Historic house in Wisconsin, United States

The Jacob Regez Sr. House is a historic house built in 1901 by an important local cheesemaker in Monroe, Wisconsin, United States. It was added to the National Register of Historic Places on January 17, 1980.

==Description and history==
Jacob Regez was born in 1849 in the Canton of Bern, Switzerland. His father made cheese, and Jacob learned cheesemaking at a factory scale. In 1872 he emigrated and in 1875 set up a cheesemaking business in Monroe. Soon he had an interest in twenty local cheese factories and operated the large Legler Cheese Factory. Later he was involved in the Monroe Milk Condensing Company.

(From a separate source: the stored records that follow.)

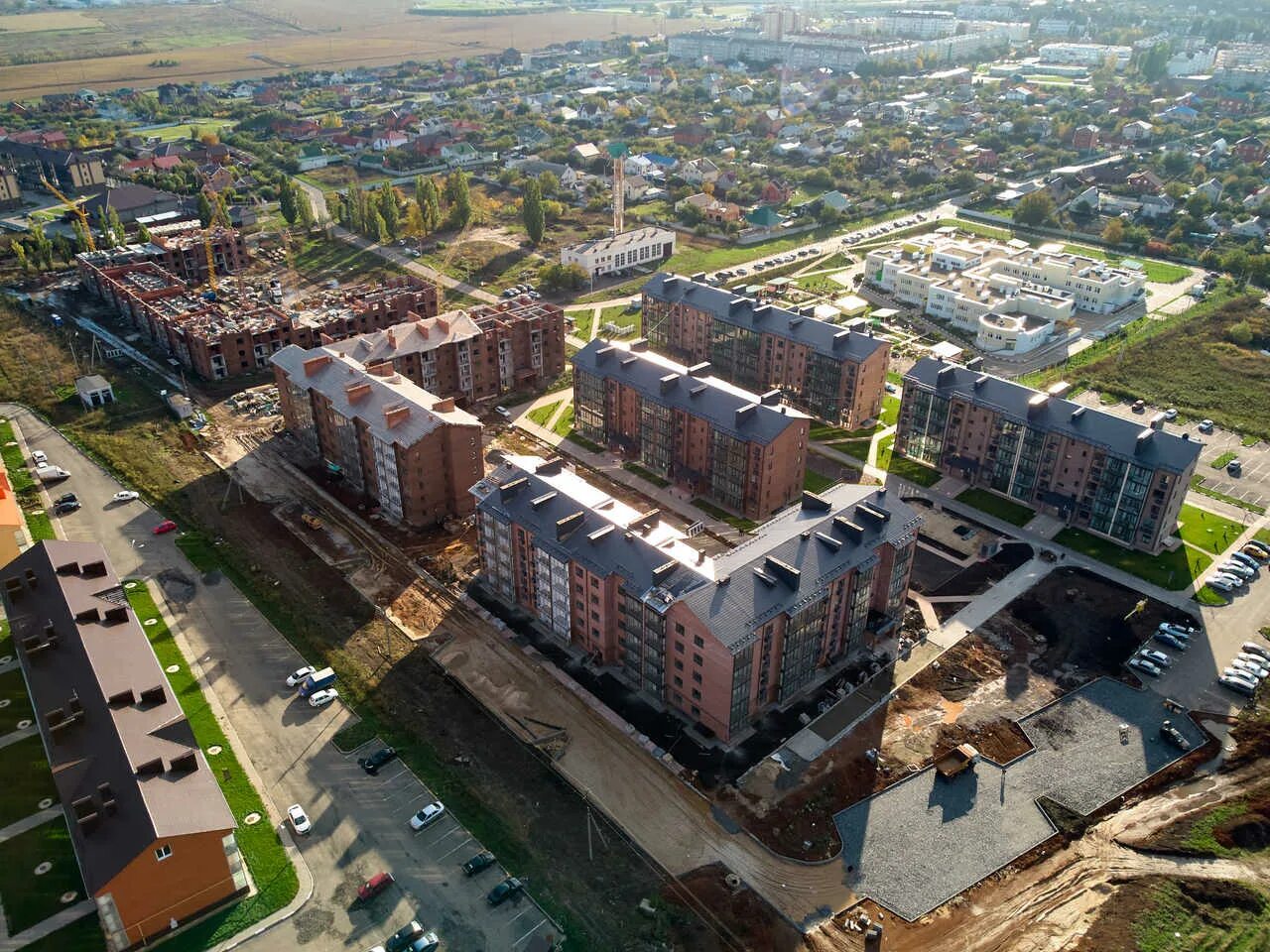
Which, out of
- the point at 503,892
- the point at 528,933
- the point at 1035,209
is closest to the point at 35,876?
the point at 503,892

In 1884 Regez had a Queen Anne-styled house built on the site of the current house, but it was hit by lightning and burned in 1901. Within a week of the fire, Regez hired Fridolin Heer & Son, Swiss architects of Dubuque, to design a replacement. It was finished within six months.

The 1901 house sits on the same limestone foundation as the 1884 house, but the frame structure is a different Queen Anne style design, 2.5 stories with bay windows, broad eaves, pedimented dormers, and a complex roof. On the southeast corner is a large one-story round veranda with its roof supported by seven Doric columns. The walls are clad in narrow clapboard, with bands of sawtooth shingles. Inside are parquet floors, a built-in china cabinet, a tiled fireplace, a mural, stenciling, and an ornate main staircase.

The NRHP considers the house significant as one of the finest historic houses in Monroe, and as an intact example of late Queen Anne architecture. Regez himself was "one of the dominant figures in the development of Monroe's Swiss cheese industry." And the design is an important work of Fridolin Heer. The house has also been listed on the Wisconsin State Register of Historic Places and designated a Monroe Landmark.